Я стал часто посещать судебные заседания, которые вела Халифа. Однажды среди ответчиков я встретил еще одного своего знакомого — Алешку Конкина.
В судебных документах он именовался гражданином Конкиным Алексеем Владимировичем, а в жизни — просто Алешкой, что было для него привычнее и удобнее.
Он был парень живой и сметливый, но, к сожалению, жулик. Кроме того, он был искусным охотником, но даже и эта благородная страсть жила в нем, сочетаясь с прирожденным жульничеством. В Средней Азии охота на уток и гусей — это зимнее время; однажды в начале декабря Алешка на велосипеде отправился на теплые озера за утками. Он отстрелял вечернюю зарю, переночевал в приозерном кишлаке у знакомого дехканина Акрама-аки, поохотился дотемна на следующий день и поздним вечером собрался домой. Зимние вечера темны, а дороги ухабисты и разъезженны, поэтому Алешка перед отъездом решил зажечь велосипедный карбидный фонарь и спросил у хозяина кипяченой воды для зарядки… А потом Акрам-ака увидел нечто необычайное: вода, залитая в резервуар фонаря, вдруг дала огонь, и все перед фонарем осветилось ровным и сильным бледно-голубым светом.
— Вода горит!.. Разве это возможно?!. — в изумлении воскликнул Акрам-ака, уподобляя карбидный фонарь простой керосиновой лампе.
Тут бы Алешке объяснить человеку разницу между лампой и фонарем, объяснить, что горит в фонаре не вода, а газ ацетилен, выделяемый карбидом под воздействием воды, вынуть бы из фонаря кусочек карбида и показать Акраму-аке, но не таков был Алешка: его своекорыстный разум, всегда и безотказно готовый к жульничеству, закрутился, заработал с непостижимой быстротой.

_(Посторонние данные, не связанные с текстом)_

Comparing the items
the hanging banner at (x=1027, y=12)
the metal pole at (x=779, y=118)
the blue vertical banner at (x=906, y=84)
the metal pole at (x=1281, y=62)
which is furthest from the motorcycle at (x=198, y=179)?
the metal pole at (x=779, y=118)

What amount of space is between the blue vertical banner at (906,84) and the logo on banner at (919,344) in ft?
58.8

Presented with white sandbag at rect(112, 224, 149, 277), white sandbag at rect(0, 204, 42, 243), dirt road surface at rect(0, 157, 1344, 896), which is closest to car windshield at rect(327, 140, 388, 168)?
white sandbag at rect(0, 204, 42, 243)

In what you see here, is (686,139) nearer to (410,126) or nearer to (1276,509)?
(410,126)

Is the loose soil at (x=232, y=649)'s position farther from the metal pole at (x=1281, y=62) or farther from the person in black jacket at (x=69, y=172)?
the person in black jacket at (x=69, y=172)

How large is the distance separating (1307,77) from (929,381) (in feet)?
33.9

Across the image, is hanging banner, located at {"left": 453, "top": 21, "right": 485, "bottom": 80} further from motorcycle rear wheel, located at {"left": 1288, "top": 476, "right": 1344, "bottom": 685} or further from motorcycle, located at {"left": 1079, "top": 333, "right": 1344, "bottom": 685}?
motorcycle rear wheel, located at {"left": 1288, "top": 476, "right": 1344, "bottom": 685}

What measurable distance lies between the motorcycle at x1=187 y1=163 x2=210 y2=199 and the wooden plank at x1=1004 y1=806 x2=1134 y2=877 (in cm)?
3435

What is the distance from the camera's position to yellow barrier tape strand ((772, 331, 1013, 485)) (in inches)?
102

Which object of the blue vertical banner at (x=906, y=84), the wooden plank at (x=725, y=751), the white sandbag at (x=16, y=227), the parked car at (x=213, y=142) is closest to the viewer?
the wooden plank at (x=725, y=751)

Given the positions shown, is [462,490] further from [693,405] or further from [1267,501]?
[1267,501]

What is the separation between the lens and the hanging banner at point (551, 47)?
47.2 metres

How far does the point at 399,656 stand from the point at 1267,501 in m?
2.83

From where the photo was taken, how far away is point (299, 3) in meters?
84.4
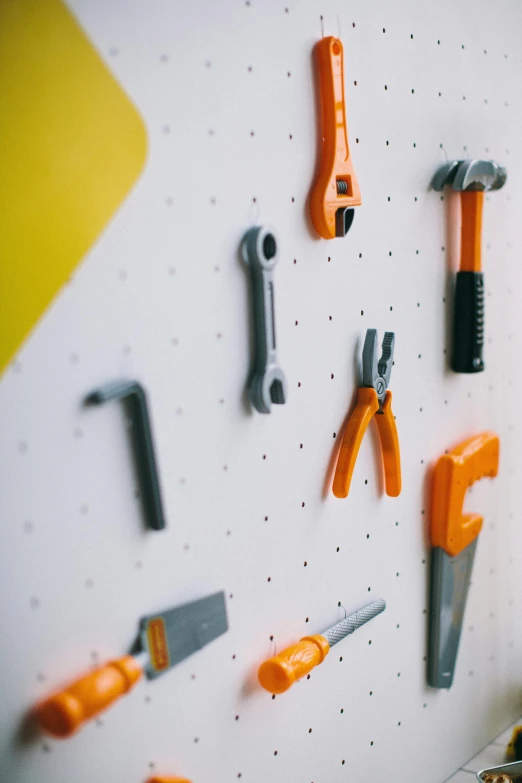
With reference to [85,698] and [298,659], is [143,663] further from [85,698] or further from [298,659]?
[298,659]

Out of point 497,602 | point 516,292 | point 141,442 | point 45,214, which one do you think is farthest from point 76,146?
point 497,602

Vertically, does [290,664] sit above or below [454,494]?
below

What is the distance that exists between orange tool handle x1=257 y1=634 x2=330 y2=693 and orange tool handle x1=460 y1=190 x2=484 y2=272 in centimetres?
49

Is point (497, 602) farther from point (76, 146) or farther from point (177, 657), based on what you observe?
point (76, 146)

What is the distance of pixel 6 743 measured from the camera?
0.54 m

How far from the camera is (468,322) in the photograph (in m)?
0.96

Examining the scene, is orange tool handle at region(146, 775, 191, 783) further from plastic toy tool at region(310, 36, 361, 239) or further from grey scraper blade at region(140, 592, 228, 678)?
plastic toy tool at region(310, 36, 361, 239)

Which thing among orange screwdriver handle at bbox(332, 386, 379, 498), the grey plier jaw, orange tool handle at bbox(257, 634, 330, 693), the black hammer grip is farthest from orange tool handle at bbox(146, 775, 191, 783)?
the black hammer grip

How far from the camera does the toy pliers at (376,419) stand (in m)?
0.80

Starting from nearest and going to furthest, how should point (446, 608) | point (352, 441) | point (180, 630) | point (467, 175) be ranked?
point (180, 630), point (352, 441), point (467, 175), point (446, 608)

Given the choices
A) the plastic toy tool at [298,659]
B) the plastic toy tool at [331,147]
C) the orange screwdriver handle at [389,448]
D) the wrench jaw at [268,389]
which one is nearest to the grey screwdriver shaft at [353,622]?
the plastic toy tool at [298,659]

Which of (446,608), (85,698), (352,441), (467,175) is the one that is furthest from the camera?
(446,608)

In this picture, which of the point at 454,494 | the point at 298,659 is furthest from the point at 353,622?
the point at 454,494

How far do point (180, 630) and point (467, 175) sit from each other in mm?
605
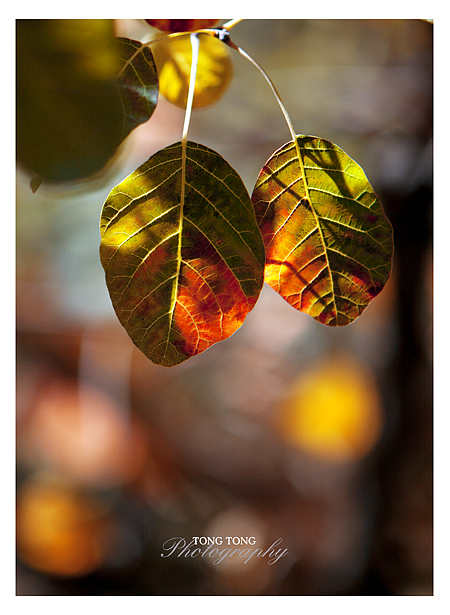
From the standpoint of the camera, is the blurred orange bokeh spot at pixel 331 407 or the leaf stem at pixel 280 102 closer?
the leaf stem at pixel 280 102

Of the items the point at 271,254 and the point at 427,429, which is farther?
the point at 427,429

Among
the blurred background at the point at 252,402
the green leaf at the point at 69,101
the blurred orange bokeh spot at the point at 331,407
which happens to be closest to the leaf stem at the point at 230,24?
the blurred background at the point at 252,402

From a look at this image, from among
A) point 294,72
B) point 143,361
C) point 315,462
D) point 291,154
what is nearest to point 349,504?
point 315,462

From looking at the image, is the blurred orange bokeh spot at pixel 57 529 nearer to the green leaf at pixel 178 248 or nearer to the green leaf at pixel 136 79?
the green leaf at pixel 178 248

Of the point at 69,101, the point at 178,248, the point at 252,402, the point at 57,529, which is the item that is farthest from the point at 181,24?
the point at 57,529

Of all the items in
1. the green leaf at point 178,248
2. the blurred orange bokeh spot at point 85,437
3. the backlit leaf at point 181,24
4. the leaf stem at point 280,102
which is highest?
the backlit leaf at point 181,24
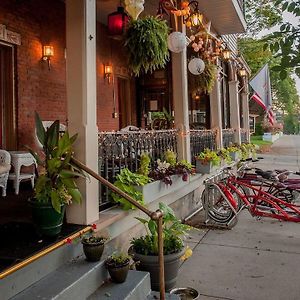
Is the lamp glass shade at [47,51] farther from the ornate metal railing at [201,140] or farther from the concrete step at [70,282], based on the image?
the concrete step at [70,282]

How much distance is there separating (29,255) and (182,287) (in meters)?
1.70

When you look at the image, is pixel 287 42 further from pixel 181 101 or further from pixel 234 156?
pixel 234 156

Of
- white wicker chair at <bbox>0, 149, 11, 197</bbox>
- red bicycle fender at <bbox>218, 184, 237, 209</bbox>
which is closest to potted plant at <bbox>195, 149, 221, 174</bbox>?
red bicycle fender at <bbox>218, 184, 237, 209</bbox>

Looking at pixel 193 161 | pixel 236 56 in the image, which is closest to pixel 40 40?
pixel 193 161

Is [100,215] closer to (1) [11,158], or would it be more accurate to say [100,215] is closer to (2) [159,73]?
(1) [11,158]

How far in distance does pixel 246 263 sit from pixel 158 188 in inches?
54.7

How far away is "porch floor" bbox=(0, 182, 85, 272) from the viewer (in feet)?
8.99

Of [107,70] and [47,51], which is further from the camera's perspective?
[107,70]

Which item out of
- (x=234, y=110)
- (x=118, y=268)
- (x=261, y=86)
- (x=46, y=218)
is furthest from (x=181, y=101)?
(x=261, y=86)

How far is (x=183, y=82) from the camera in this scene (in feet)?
21.0

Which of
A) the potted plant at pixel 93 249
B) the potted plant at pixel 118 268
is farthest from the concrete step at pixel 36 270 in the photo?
the potted plant at pixel 118 268

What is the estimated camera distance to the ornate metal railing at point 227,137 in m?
9.80

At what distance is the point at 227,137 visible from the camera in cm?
1021

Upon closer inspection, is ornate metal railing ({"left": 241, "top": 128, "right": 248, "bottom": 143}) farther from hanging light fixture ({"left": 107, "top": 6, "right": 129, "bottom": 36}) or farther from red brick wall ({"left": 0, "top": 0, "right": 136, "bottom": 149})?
hanging light fixture ({"left": 107, "top": 6, "right": 129, "bottom": 36})
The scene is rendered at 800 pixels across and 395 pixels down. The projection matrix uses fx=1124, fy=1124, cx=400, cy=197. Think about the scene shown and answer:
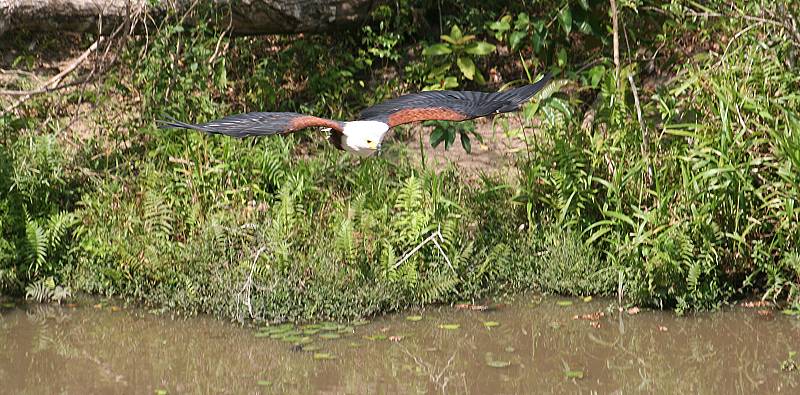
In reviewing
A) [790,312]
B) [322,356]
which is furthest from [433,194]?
[790,312]

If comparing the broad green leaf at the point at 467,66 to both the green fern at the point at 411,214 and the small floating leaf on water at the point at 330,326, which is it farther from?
the small floating leaf on water at the point at 330,326

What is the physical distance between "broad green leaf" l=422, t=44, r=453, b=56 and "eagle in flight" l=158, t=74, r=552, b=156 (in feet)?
4.94

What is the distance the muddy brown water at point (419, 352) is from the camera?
5.32 meters

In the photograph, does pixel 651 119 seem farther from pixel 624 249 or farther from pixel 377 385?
pixel 377 385

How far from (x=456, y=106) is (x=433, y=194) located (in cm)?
79

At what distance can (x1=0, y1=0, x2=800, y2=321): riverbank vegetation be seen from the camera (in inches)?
240

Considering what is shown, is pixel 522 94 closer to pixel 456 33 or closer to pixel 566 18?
pixel 566 18

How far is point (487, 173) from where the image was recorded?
7.35m

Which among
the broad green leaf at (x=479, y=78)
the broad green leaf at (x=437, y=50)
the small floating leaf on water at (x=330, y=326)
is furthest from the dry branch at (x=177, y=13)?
the small floating leaf on water at (x=330, y=326)

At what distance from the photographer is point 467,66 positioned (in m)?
7.89

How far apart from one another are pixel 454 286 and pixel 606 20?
2.40 metres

— Да, — ответил он. — Это американский фонарь, в него заливается вместо керосина вода. И горит, сам видишь.
Потрясенный Акрам-ака в молчании созерцал чудесный фонарь. А надо сказать, что с керосином в кишлаках было туго, приходилось ездить за керосином в город. Акрам-ака быстро сообразил, какие выгоды может принести ему этот бесценный фонарь, в котором горит простая вода.
— Продай, — сказал он Алешке робким голосом, наперед уверенный в отказе, и вправду получил отказ, но прозвучавший нерешительно и не сразу, а после короткого раздумья. «Эге, значит, дело в цене!»— решил Акрам-ака и неотлипно пристал к Алешке с просьбой продать. Тому только этого и нужно было: всласть поломавшись и покочевряжившись, он в конце концов продал фонарь Акраму-аке за шесть червонцев — шестьдесят рублей, то есть в пять раз дороже магазинной цены.